Sydney-based GP, Dr Linda Mann, told MJA InSight that “the article makes it sound like there is one message being given to GPs, FOBT, but have you read the Gastroenterological Society of Australia guidelines?
“[They are] very confusing as to the value of broadcast screening, very encouraging of a personal approach, and possibly self-serving in that the organisation from which this comes is the same group that recurrently encourages FOBT negative patients who are worried to return for a 5-yearly colonoscopy.
“The day-to-day education of GPs is via consultants. Get them on board with the simple message, and the GPs may behave differently,” Dr Mann said.
Professor Currow said that FOBT was useful for population screening because it could detect microscopic blood in the stool, which could be an early sign of pre-cancerous changes and an indication that further testing was needed.
“FOBT is not a very sensitive diagnostic tool, however, and colonoscopy is usually required to identify the cause of symptoms. Because of this, and also because GPs often thought about ‘screening’ in a patient-focused rather than population-focused way, many GPs said that colonoscopy would be the preferred test, the gold standard in diagnosing bowel cancer.
“So, this view of screening has some important implications for practice, and sheds light on how we might engage with GPs around this issue.”
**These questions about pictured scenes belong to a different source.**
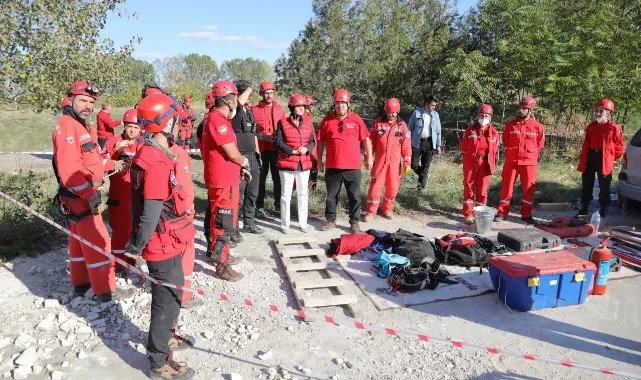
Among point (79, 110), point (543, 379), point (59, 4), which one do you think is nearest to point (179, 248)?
point (79, 110)

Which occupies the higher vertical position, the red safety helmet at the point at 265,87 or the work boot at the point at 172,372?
the red safety helmet at the point at 265,87

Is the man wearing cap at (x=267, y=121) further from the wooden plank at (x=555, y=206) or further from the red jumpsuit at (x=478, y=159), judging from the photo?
the wooden plank at (x=555, y=206)

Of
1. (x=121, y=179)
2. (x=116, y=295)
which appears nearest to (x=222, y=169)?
(x=121, y=179)

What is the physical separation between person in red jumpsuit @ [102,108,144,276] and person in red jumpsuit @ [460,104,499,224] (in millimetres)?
4984

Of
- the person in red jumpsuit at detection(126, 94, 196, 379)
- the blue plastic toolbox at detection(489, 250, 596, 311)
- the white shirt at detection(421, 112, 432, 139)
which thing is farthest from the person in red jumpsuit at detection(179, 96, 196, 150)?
the blue plastic toolbox at detection(489, 250, 596, 311)

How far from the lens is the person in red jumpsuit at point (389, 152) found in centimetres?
702

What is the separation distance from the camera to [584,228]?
650 cm

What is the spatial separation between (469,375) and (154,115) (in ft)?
9.69

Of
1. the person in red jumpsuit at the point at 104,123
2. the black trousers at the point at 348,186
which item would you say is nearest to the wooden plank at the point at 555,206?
the black trousers at the point at 348,186

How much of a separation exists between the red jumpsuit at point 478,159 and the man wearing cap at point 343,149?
1680mm

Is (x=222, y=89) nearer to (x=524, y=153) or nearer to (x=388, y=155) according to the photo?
(x=388, y=155)

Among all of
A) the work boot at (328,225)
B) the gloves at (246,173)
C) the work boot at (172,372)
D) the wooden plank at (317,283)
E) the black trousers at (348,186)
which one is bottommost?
the work boot at (172,372)

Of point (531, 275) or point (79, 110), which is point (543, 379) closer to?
point (531, 275)

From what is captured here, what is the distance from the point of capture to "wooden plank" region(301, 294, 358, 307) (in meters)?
4.34
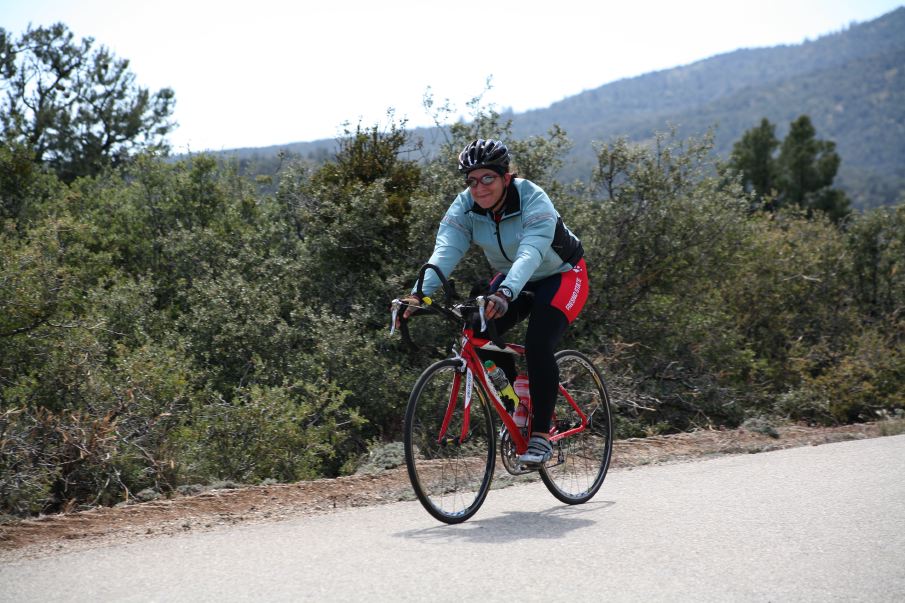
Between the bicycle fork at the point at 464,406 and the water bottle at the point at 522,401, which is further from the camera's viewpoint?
the water bottle at the point at 522,401

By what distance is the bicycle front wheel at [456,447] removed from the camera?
526cm

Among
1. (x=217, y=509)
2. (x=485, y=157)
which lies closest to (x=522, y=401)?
(x=485, y=157)

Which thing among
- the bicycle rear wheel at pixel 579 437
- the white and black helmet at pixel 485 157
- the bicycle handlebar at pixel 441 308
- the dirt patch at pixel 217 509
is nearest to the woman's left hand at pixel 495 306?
the bicycle handlebar at pixel 441 308

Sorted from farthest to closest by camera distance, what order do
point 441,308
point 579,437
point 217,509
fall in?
point 579,437
point 217,509
point 441,308

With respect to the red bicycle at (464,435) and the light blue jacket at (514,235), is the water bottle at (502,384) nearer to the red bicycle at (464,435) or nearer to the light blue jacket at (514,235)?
the red bicycle at (464,435)

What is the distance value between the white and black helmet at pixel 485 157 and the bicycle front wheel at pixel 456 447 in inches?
48.3

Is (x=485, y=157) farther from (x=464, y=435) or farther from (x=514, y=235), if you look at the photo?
(x=464, y=435)

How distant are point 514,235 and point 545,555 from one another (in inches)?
81.1

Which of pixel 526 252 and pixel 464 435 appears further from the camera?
pixel 464 435

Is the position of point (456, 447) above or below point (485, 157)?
below

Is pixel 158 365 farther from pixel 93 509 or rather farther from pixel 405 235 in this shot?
pixel 405 235

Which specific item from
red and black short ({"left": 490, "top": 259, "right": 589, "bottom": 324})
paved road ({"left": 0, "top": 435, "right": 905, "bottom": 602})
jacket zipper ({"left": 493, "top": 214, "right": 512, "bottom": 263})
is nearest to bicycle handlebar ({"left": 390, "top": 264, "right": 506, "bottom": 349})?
red and black short ({"left": 490, "top": 259, "right": 589, "bottom": 324})

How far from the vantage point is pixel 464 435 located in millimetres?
5406

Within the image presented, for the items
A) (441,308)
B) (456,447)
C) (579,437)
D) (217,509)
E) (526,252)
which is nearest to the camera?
(441,308)
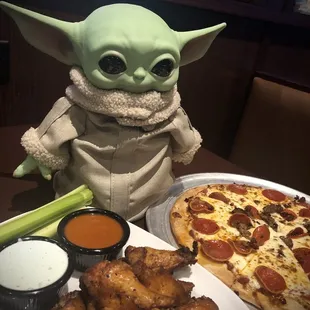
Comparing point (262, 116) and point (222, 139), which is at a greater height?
point (262, 116)

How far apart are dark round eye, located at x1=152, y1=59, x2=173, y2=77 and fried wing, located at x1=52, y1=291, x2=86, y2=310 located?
0.51 m

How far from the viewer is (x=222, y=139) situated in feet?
8.48

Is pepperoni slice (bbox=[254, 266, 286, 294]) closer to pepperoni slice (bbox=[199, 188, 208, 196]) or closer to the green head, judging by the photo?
pepperoni slice (bbox=[199, 188, 208, 196])

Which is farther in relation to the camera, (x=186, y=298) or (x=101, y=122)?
(x=101, y=122)

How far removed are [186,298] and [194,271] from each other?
14 centimetres

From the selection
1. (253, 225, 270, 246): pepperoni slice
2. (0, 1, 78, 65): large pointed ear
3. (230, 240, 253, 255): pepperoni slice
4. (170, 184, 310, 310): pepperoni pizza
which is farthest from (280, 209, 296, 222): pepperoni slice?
(0, 1, 78, 65): large pointed ear

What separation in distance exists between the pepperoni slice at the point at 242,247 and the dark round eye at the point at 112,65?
0.59 metres

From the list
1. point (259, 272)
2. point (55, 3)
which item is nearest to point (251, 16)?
point (55, 3)

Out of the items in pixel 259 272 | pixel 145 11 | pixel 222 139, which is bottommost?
pixel 222 139

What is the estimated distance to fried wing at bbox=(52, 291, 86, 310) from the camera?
78 cm

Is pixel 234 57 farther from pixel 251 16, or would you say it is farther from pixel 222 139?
pixel 222 139

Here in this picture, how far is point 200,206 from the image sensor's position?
4.26 feet

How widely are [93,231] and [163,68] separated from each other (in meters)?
0.41

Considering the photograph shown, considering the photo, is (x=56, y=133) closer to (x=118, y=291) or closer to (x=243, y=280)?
(x=118, y=291)
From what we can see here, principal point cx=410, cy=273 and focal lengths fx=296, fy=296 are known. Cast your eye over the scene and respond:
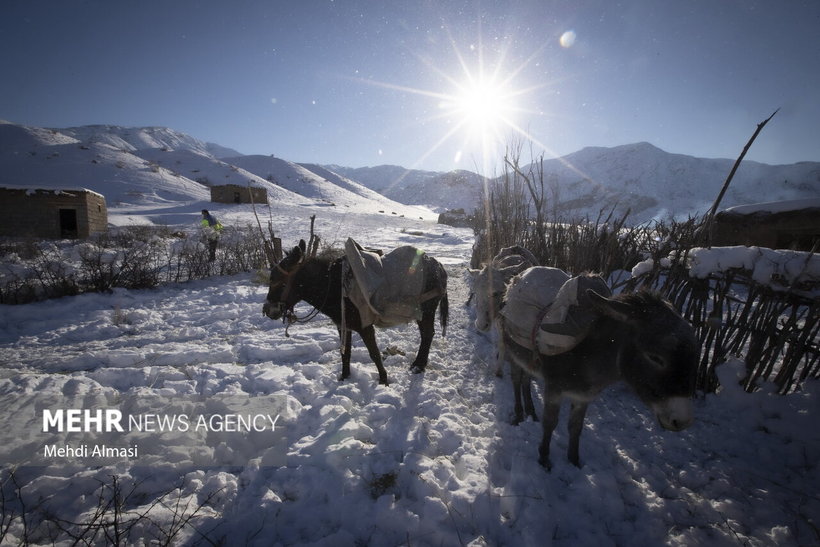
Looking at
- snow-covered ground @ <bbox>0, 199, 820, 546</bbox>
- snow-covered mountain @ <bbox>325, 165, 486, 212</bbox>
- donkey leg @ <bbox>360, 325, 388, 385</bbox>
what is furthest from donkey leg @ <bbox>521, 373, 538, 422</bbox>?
snow-covered mountain @ <bbox>325, 165, 486, 212</bbox>

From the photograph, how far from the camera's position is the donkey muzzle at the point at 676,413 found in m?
1.71

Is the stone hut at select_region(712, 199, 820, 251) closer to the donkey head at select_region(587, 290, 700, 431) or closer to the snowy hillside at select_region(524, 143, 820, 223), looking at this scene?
the donkey head at select_region(587, 290, 700, 431)

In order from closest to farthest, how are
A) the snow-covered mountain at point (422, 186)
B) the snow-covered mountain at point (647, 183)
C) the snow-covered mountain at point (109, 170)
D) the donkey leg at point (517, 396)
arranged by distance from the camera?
the donkey leg at point (517, 396)
the snow-covered mountain at point (109, 170)
the snow-covered mountain at point (647, 183)
the snow-covered mountain at point (422, 186)

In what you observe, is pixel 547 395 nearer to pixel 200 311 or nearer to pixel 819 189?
pixel 200 311

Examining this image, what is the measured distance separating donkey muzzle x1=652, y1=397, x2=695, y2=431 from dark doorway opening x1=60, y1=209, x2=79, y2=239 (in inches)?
883

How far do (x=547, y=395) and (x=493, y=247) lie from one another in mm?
5690

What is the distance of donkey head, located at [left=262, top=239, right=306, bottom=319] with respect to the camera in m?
3.70

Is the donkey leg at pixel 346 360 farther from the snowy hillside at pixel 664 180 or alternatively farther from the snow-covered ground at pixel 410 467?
the snowy hillside at pixel 664 180

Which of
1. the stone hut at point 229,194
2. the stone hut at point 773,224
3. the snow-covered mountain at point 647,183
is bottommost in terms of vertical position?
the stone hut at point 773,224

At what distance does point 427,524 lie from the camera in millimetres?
2002

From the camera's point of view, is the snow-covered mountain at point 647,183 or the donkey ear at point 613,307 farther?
the snow-covered mountain at point 647,183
Dr Mann said that “the Dorevitch FOBT kit has a high ‘yuck’ factor compared to the more expensive versions, and we know that they had a big call-back of thousands of tests they ran wrongly.
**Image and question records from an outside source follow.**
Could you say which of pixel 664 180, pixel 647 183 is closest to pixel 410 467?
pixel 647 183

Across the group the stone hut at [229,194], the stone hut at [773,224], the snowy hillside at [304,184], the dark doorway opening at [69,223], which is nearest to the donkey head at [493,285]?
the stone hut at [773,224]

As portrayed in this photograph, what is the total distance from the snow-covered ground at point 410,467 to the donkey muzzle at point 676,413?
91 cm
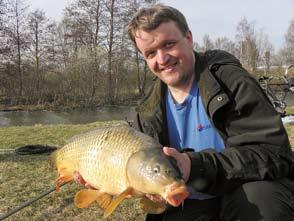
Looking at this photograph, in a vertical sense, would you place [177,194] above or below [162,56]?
below

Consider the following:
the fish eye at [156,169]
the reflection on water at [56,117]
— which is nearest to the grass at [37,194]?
the fish eye at [156,169]

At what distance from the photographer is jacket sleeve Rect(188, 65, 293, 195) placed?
1851 millimetres

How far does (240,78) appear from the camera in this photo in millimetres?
1988

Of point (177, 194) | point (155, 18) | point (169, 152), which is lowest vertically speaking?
point (177, 194)

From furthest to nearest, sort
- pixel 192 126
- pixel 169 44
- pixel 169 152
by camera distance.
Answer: pixel 192 126 → pixel 169 44 → pixel 169 152

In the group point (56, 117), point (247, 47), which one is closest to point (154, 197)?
point (56, 117)

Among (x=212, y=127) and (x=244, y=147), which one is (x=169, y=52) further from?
(x=244, y=147)

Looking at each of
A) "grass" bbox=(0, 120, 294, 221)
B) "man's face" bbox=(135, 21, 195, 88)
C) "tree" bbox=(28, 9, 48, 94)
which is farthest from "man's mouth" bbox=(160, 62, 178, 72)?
"tree" bbox=(28, 9, 48, 94)

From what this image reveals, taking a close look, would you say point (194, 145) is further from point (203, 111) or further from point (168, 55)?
point (168, 55)

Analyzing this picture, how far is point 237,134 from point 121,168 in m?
0.62

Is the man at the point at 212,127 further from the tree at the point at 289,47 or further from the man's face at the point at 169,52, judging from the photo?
the tree at the point at 289,47

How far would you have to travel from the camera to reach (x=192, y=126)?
2.22 meters

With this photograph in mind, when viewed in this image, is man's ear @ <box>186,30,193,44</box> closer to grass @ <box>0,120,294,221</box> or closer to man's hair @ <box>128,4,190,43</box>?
man's hair @ <box>128,4,190,43</box>

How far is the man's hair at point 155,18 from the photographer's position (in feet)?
6.82
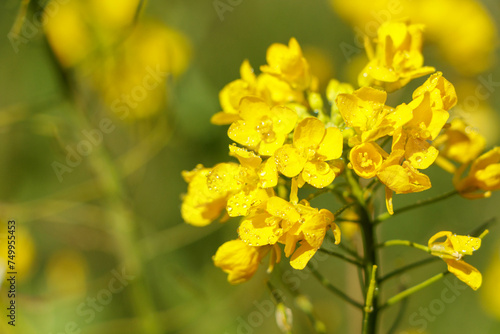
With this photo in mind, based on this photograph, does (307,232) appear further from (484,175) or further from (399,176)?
(484,175)

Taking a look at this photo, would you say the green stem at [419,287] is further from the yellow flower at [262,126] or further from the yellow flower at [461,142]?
the yellow flower at [262,126]

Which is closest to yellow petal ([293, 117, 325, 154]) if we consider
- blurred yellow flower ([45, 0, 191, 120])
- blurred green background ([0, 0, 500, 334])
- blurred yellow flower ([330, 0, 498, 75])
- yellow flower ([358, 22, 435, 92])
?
yellow flower ([358, 22, 435, 92])

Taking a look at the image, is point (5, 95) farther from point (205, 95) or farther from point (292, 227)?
point (292, 227)

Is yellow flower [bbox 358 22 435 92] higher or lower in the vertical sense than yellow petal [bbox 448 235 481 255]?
higher

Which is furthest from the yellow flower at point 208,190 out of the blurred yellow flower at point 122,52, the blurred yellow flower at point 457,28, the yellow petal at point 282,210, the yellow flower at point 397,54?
the blurred yellow flower at point 457,28

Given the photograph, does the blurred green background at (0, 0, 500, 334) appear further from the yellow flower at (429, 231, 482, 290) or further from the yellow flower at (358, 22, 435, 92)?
the yellow flower at (429, 231, 482, 290)
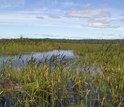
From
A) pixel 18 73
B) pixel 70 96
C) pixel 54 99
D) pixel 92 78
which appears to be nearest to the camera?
pixel 54 99

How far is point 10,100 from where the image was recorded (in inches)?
297

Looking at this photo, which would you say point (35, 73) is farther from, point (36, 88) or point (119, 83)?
point (119, 83)

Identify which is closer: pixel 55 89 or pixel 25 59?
pixel 55 89

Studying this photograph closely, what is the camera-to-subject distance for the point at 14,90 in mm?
8039

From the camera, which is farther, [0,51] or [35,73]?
[0,51]

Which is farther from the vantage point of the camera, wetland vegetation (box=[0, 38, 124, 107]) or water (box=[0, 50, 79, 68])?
water (box=[0, 50, 79, 68])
“Personally, I support FOBT and persuade folk to pay for the private variety. Make the test comprehensible and functional, publish the method in languages other than English – the kit that I receive only has English instructions – and educate GPs from a single position, not a collection of them,” Dr Mann said.
Professor Currow said that “shifting attitudes is always a challenge, especially when we are talking to clinicians who have a busy and diverse clinical load”.
“Ultimately, for some I don’t think it will be so much of an attitude shift, but rather getting GPs to think about opportunities for prevention and the population benefits of screening.
“GPs have no doubt seen the realities of late stage bowel cancer, and we want to avoid this where possible,” he said.